==== Zitierter Textauszug

Das Zeitalter des italienischen Barocks wird mit dem Poem L‘ Adone des Giambattista Marino plastischer. Adonis, der schöne Jüngling und Jäger, und Venus, die Göttin der Liebe, sind die Handelnden und G. Marino erlaubt zum Schluß hin deren Vereinigung.

Schachlich von besonderem Interesse ist der Gesang XV. Ein Schachbrett steht auf einem Tisch, dessen Pracht ausführlich beschrieben wird, die Figuren werden erklärt wie auch die Schachregeln, die auch das Ziel nennen. Das Spiel dient dem Zeitvertreib der Liebenden. Es beginnt mit einem Doppelschritt des Damenbauern durch Venus, Abtausch von Bauern geschieht wie auch die Rochaden. Die Springergabel ist dem Dichter schon bekannt. Mit göttlicher Hilfe, eben Merkurs, mit Falschspiel und dem Einsetzen schon geschlagener Figuren gelingt Adonis scheinbar ein Sieg. Doch Venus durchschaut dies, obwohl sie zuvor unter dem Brett mit den Füßen ihre Liebe signalisiert, streicht sie ärgerlich alle Figuren vom Brett. Strittig ist daraufhin, wer dieses Spiel gewann.

========
==== Vorliegende Einträge

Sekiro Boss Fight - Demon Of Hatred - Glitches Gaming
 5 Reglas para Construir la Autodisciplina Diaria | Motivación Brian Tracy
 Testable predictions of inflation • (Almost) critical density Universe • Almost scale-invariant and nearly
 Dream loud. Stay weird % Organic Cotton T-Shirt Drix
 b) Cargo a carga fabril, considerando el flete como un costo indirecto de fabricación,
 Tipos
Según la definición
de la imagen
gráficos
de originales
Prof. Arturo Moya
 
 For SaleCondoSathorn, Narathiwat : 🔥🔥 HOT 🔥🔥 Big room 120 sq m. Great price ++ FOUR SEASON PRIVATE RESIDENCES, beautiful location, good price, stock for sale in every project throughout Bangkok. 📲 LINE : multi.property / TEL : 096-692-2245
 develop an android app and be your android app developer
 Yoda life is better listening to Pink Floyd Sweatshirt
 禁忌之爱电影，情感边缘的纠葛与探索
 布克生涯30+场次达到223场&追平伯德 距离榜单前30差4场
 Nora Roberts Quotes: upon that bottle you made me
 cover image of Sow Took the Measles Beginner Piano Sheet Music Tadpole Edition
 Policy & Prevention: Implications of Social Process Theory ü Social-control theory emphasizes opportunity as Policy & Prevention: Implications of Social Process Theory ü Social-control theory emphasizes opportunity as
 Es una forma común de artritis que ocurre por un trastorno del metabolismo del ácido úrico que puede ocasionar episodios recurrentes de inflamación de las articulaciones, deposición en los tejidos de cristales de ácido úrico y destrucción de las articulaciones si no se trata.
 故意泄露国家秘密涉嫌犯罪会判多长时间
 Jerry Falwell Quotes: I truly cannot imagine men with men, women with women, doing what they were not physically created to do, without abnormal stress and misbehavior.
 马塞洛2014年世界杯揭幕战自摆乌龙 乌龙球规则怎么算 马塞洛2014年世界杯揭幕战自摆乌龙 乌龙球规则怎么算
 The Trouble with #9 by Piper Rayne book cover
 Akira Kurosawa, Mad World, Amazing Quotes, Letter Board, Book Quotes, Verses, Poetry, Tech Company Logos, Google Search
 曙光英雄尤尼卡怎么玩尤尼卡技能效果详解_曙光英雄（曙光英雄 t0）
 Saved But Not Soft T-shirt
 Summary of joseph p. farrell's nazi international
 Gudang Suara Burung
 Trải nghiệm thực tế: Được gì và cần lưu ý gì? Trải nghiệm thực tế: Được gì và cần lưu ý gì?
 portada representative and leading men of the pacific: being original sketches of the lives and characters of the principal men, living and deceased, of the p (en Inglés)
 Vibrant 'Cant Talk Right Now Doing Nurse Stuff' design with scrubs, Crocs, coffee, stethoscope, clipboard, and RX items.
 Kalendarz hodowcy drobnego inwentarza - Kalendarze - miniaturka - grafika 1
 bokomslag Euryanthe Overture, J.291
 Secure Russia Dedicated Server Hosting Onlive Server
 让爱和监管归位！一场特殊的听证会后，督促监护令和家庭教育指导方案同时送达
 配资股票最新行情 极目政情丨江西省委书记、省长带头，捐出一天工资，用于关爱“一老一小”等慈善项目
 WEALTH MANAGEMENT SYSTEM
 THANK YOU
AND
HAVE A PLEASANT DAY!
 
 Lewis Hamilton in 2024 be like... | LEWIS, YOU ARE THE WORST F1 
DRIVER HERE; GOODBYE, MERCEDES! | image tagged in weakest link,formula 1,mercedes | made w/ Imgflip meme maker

========

◆ **Fragen zum Text**:
- 1) Beantworte anhand des Textauszugs kurz:
(a) Wer sind die Handelnden in L‘ Adone?
(b) Womit beginnt das Schachspiel?
(c) Welcher Gott verhilft Adonis zu seinem scheinbaren Sieg?
- 2) Stimmen diese Aussagen mit dem Textauszug überein? Antworte jeweils mit Ja oder Nein und belege es mit einem wörtlichen Zitat.
(a) Adonis gewinnt das Spiel eindeutig.
(b) Im Gesang XV werden auch die Schachregeln erklärt.
(c) Das Schachbrett steht auf dem Boden.
- 3) Bitte gib den Textauszug zwischen „Das Zeitalter des“ und „hin deren Vereinigung.“ einschließlich wieder und ersetze darin „Jäger“ durch „Hirte“.
Die Einträge sind eigenständiges Material und gehören nicht zum Textauszug.

◆ **Erwartete Antworten**:
- 1)
(a) Adonis und Venus.
(b) Mit einem Doppelschritt des Damenbauern durch Venus.
(c) Merkur.

- 2)
(a) Nein: „Strittig ist daraufhin, wer dieses Spiel gewann.“
(b) Ja: „die Figuren werden erklärt wie auch die Schachregeln“
(c) Nein: „Ein Schachbrett steht auf einem Tisch“

- 3)
Das Zeitalter des italienischen Barocks wird mit dem Poem L‘ Adone des Giambattista Marino plastischer. Adonis, der schöne Jüngling und Hirte, und Venus, die Göttin der Liebe, sind die Handelnden und G. Marino erlaubt zum Schluß hin deren Vereinigung.